MEP Alumni Spotlight: Lou Etta Burkins

After a career that took her from Dow Chemical to Monsanto to 3M to FedEx Corp., Lou Etta Burkins is now “engineering” a career in the ministry for the next chapter of her life. 

Burkins (BS, Chemical Engineering ’88; MBA ’92) grew up in Memphis, the youngest of seven children. The salutatorian of her high school class, she was a first-generation college student. Her mother was a cook at a Jewish synagogue. Her father made golf clubs, and he and his brothers were among the city’s first Black golfers. 

“I was a smart kid. I loved chemistry and I loved math,” she said. She decided to pursue engineering after meeting her high school guidance counselor’s two sons who were studying engineering. 

During a visit to her high school, UT’s Fred Brown, who directed the College of Engineering’s Minority Engineering Scholarship Program (MESP) from 1975-1985, offered her a scholarship and a spot in the five-year co-op program that combined classroom learning with on-the-job experience.  

Burkins spent the summer before her freshman year working at Procter & Gamble in Cincinnati, Ohio. After her freshman year, she alternated quarters in the classroom and working at P&G. June Moore, who directed the co-op program, was a mentor, checking in to ensure Burkins and the other students were thriving in their assignments. 

Burkins said the co-op program taught her time management, project management, interpersonal communications, critical thinking, and problem-solving. 

“When I was in school, I was laser focused on school,” she said. “When I was working, I was focused on the job. 

“Joseph Perona, head of the chemical engineering department at the time, was my advisor and encouraged me to keep going when I wanted to give up.”   

After several years working as a chemical engineer at Dow, 3M, and Monsanto, Burkins moved to FedEx.
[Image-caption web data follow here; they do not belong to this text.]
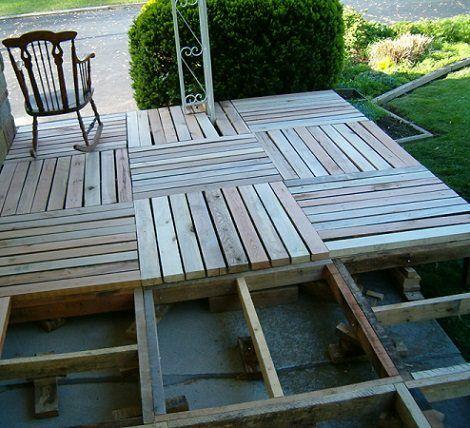 Como poner suelos de palets palets pinterest palets - Suelos faciles de poner ...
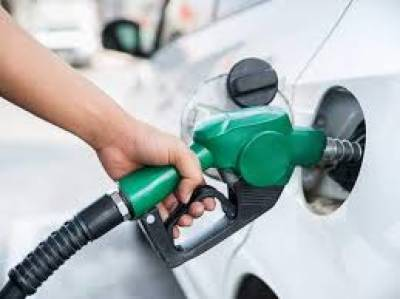 Govt. plans to maintain daily sales data of oil depots, petrol pumps july 13, 2020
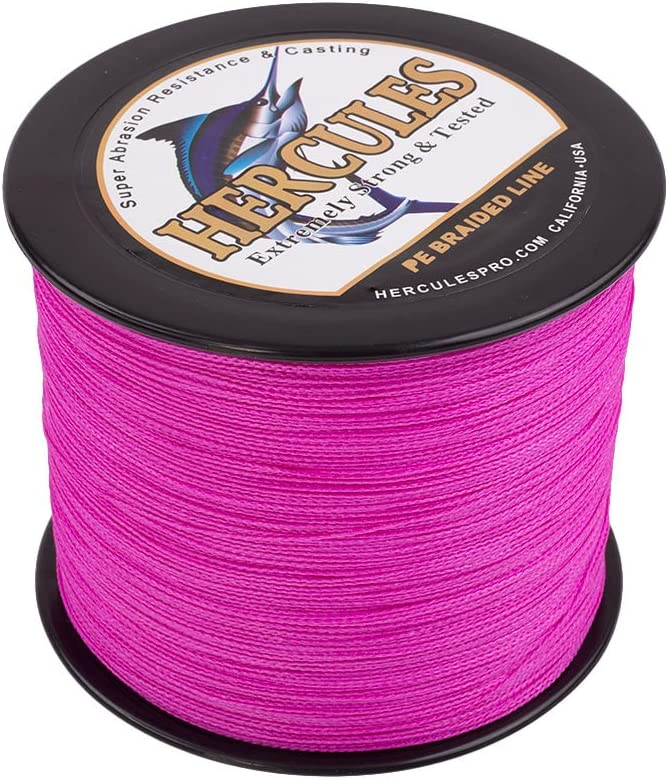 HERCULES Cost-Effective Super Strong 4 Strands Braided Fishing Line 6LB to 100LB Test for Salt-Water, 109 328 547 1094 Yards 100M 300M 500M 1000M , Diam 0.08MM – 0.55MM, Hi-Grade
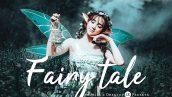 دانلود پریست لایت روم و Camera Raw و اکشن: Fairytale Pro Lightroom Presets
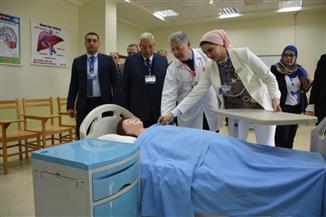 لأول مرة في مصر.. عقد مؤتمر لجودة واعتماد التعليم الفني للتمريض بالدقهلية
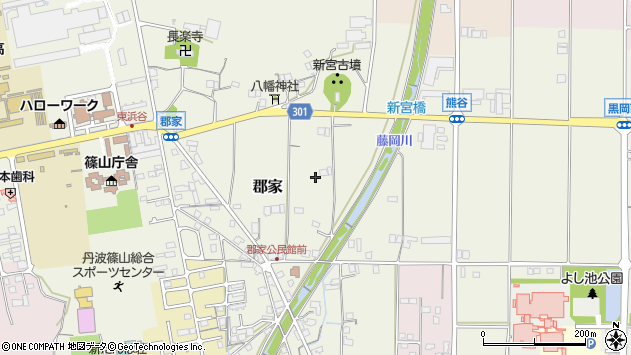 〒669-2341 兵庫県丹波篠山市郡家の地図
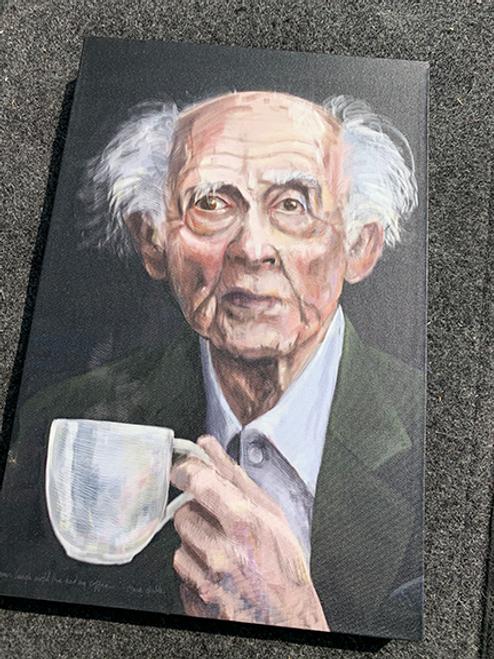 Old Man / 12x18 Canvas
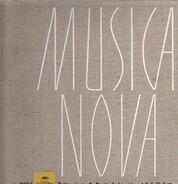 Hugo Distler / Boris Blacher / Werner Egk a.o. - Musica Nova 1956 - Jahresserie 1956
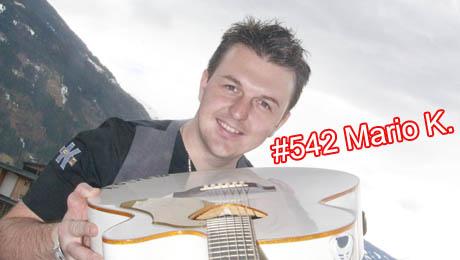 542 Mario K.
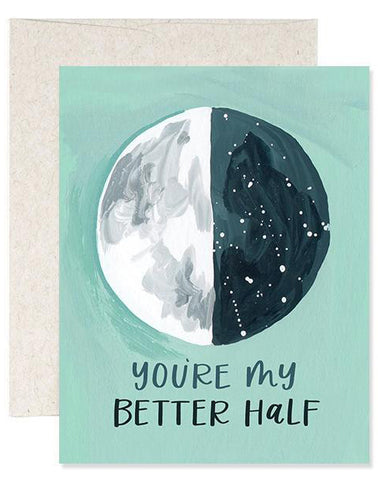 Better Half Moon Card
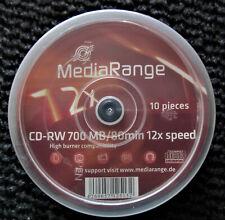 CD-RW Rohlinge / MediaRange / 700 MB / 80 Min. / 12x Speed / 10 Stück
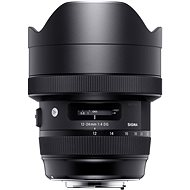 Sigma 12-24 mm F4.5-5.6 DG HSM III für Canon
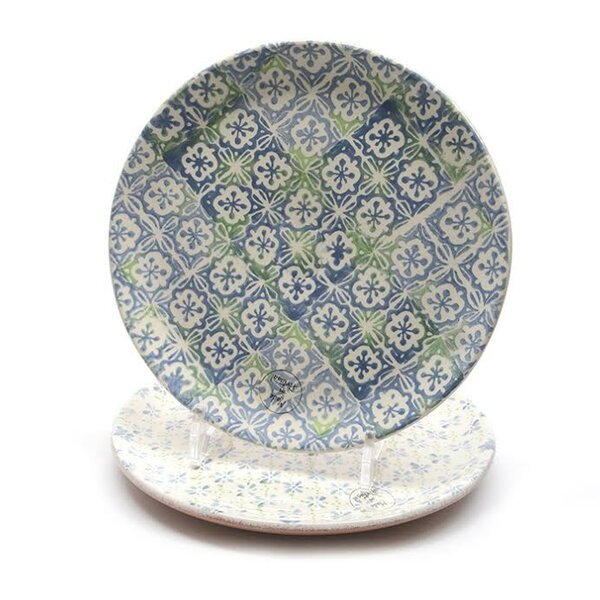 French Countryside 9.25 Decorative Cross and Flower Round Terracotta Dinner Plate by Northlight Seasonal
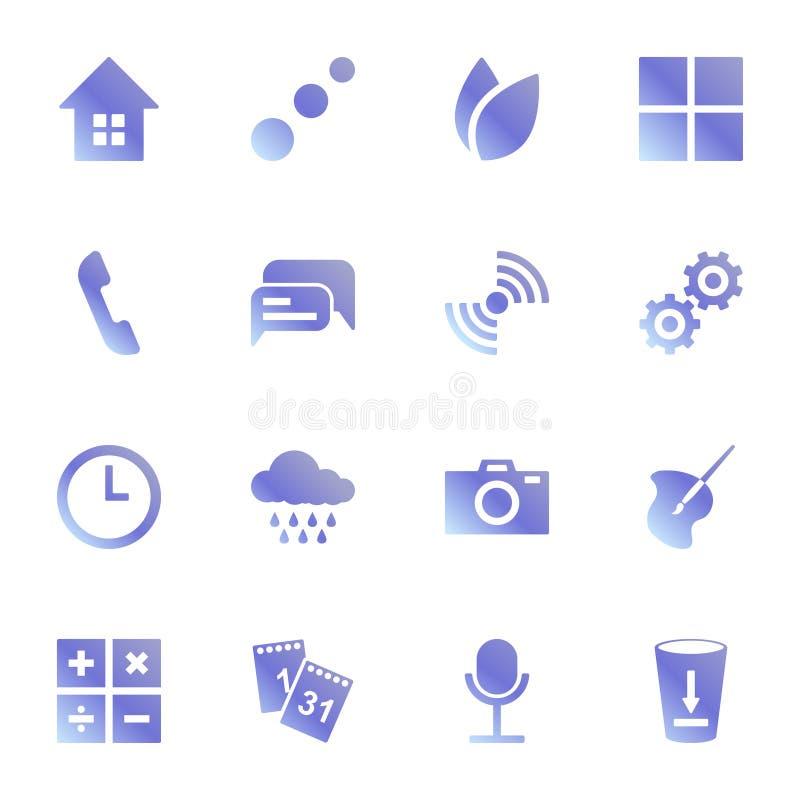 Insieme delle icone per le applicazioni standard Stile originale in blu Vettore su fondo bianco illustrazione di stock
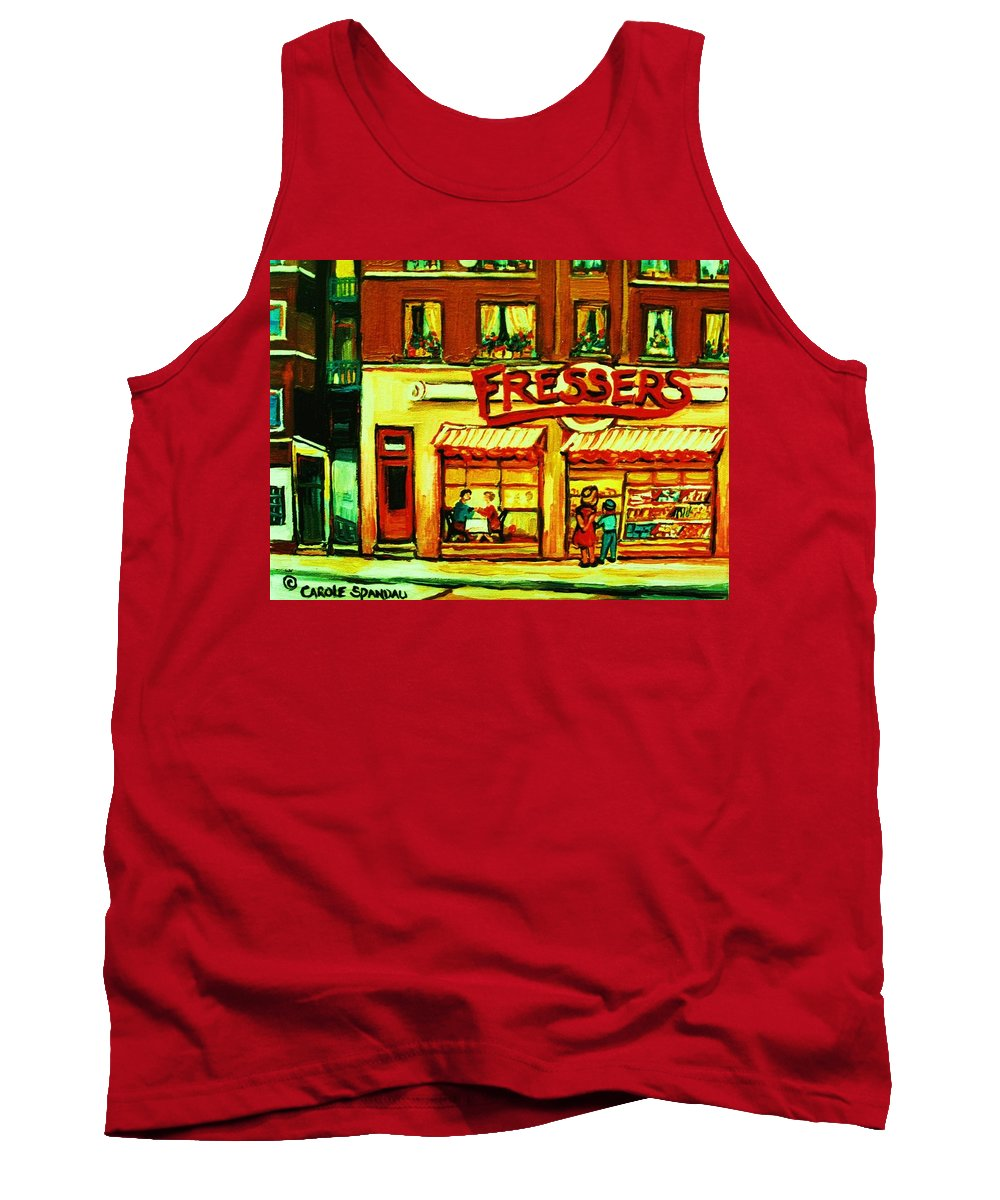 Fressers Tank Top featuring the painting Fressers Takeout Deli by Carole Spandau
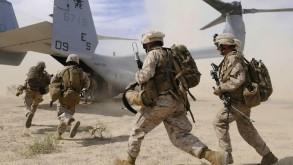 مناورات عسكرية مغربية أميركية سابقة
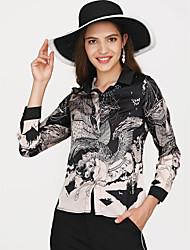 Недорогие -Жен. Праздники / Офис Рубашка V-образный вырез Классический
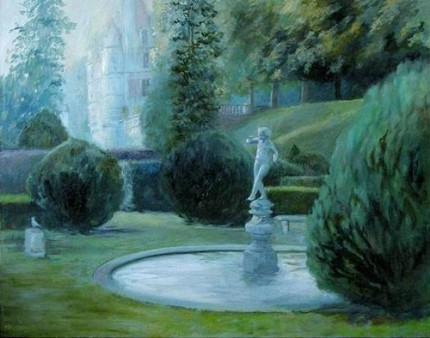 Chateau Garden at Twilight, oil on canvas, 31 x 39 inches, signed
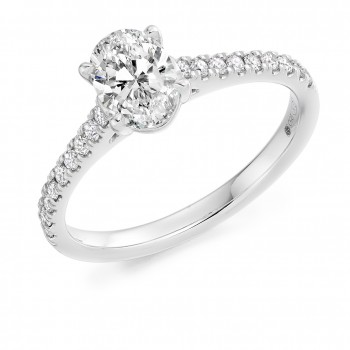 Platinum Oval Solitaire .81ct Diamond Ring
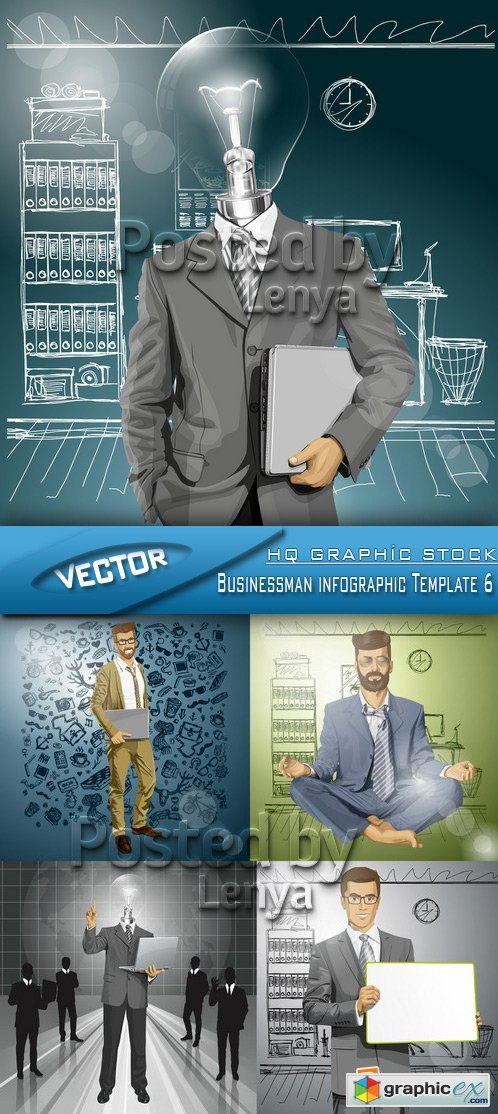 Stock Vector - Businessman infographic Template 6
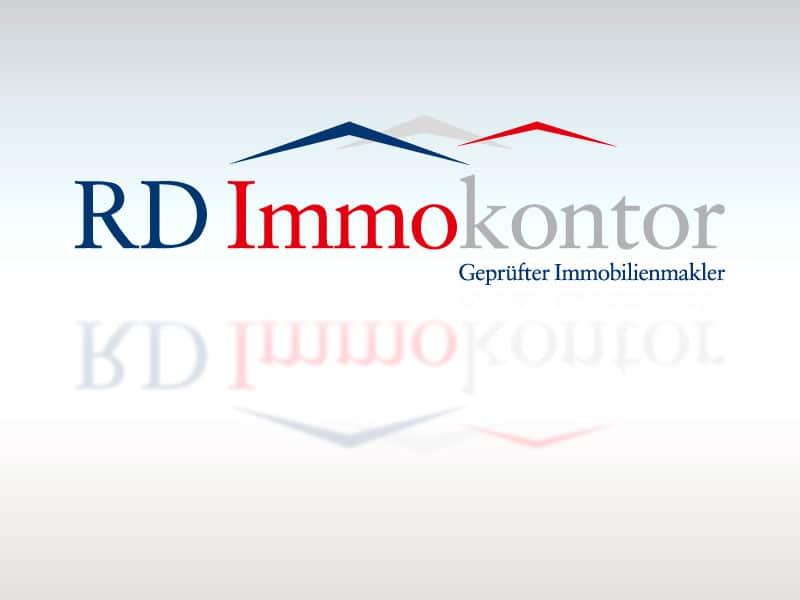 Logodesign RD Immokontor logo rd immokontor  Show it logo rd immokontor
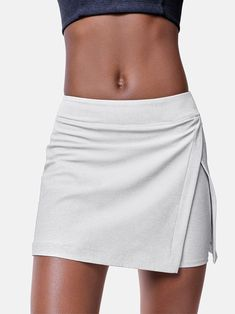 Court Skort – Outdoor Voices Sporty Outfits, Modern Outfits, Fashion Outfits, Women's Fashion, Workout Attire, Workout Outfits, Sports Crop Tops, Workout Capris, Athletic Wear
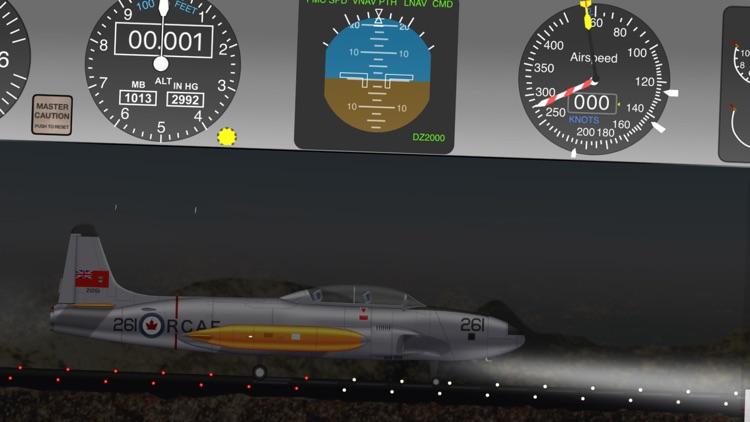 Cold War Flight Simulator screenshot-4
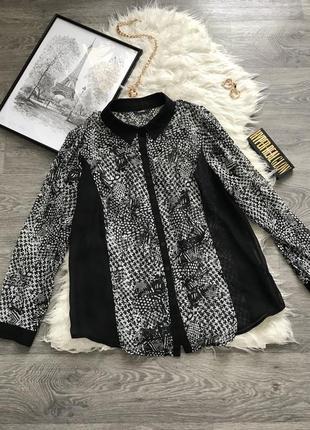 Стильная рубашка в идеальном состоянии с очень красивым принто...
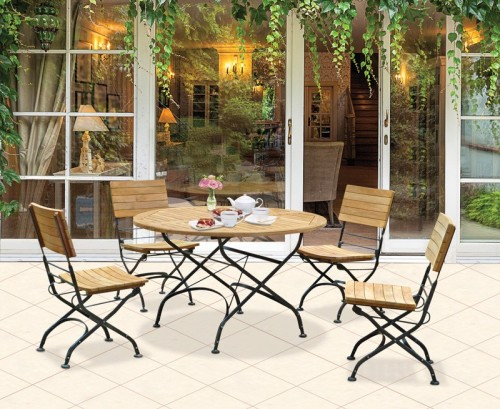 Outdoor Round Folding Bistro Table And Chairs Set Garden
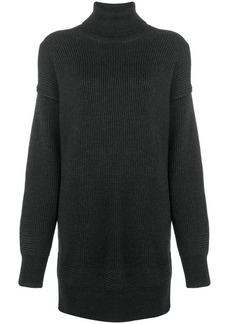 Diesel roll neck jumper dress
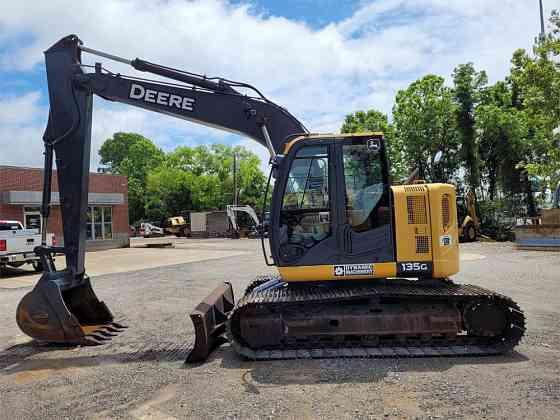USED 2014 DEERE 135G Excavator Jackson, Tennessee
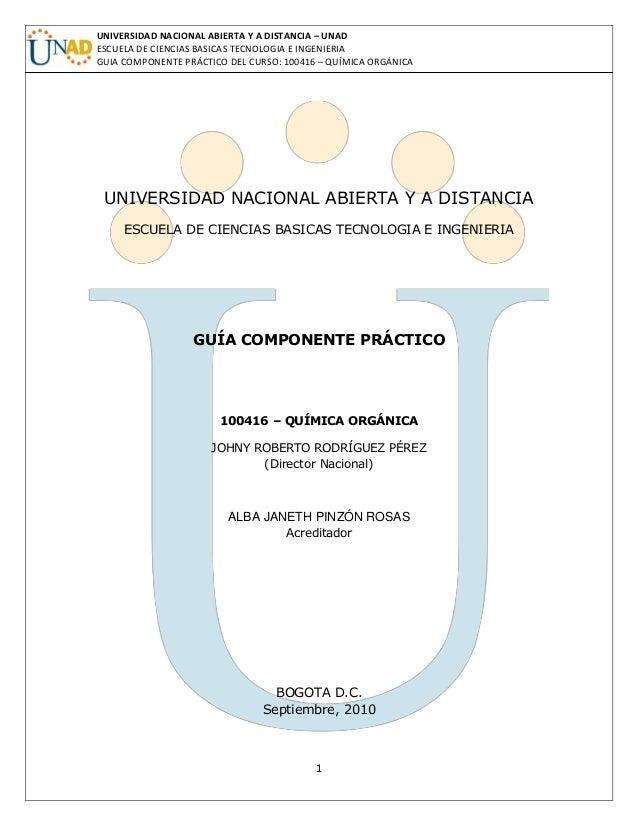 100416  guia-lab_quimicaorganica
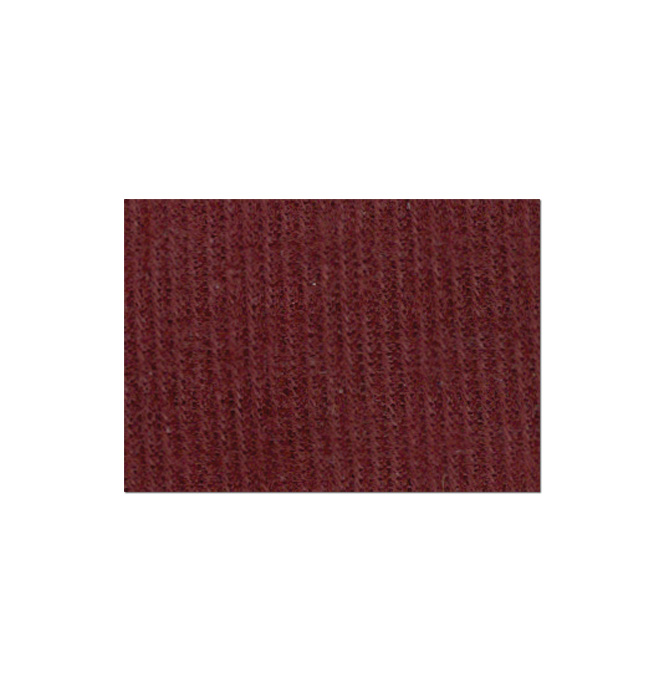 (1973-87)  *Headliner-REPRO-Standard-Cloth-Maroon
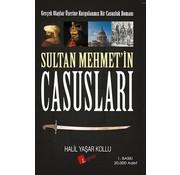 Lopus Yayınlar Sultan Mehmet'in Casusları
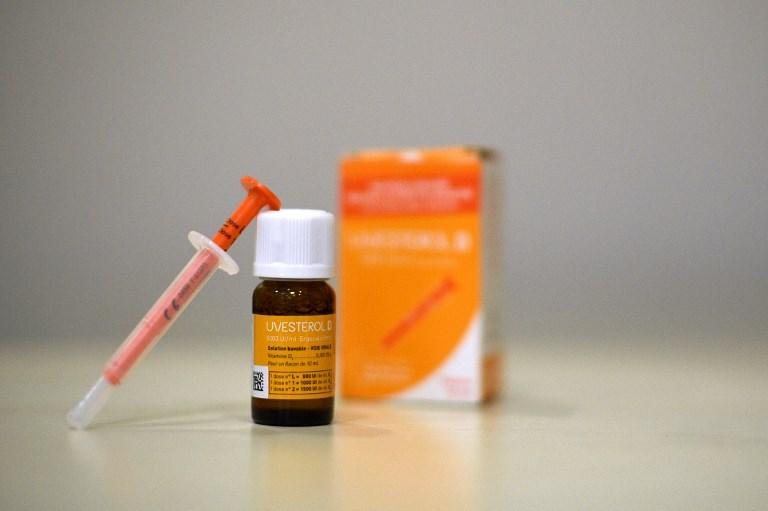 Vitamine D: pas la peine de forcer la dose pour les enfants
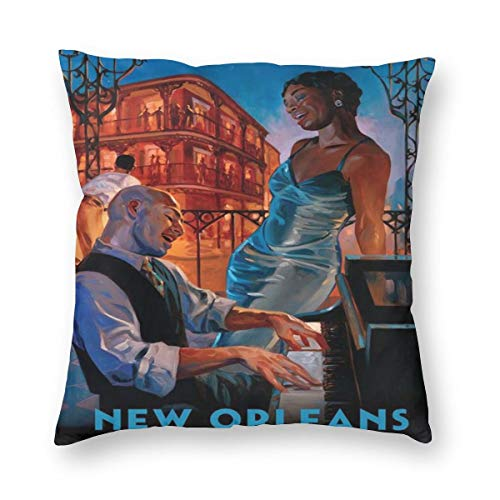 American Travel New Orleans Jazz Posters Pillowslip Unique Throw Pillow Cover Creative Cushions Case Covers with Zipper Home Decorative Print Pillowcase for Sofa Couch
Armed with an MBA from UT, she transitioned into project management and global strategic planning. 

“The most exciting thing I worked on at FedEx was the global networking planning playbook for the Chairman,” she said, describing the company’s 10-year blueprint for worldwide expansion.  

While at FedEx, Burkins also served as an associate minister at New Sardis Baptist Church in Memphis. Although industry fulfilled the “brain” part of her, “ministry pushed me to use more of the heart and hand,” she said.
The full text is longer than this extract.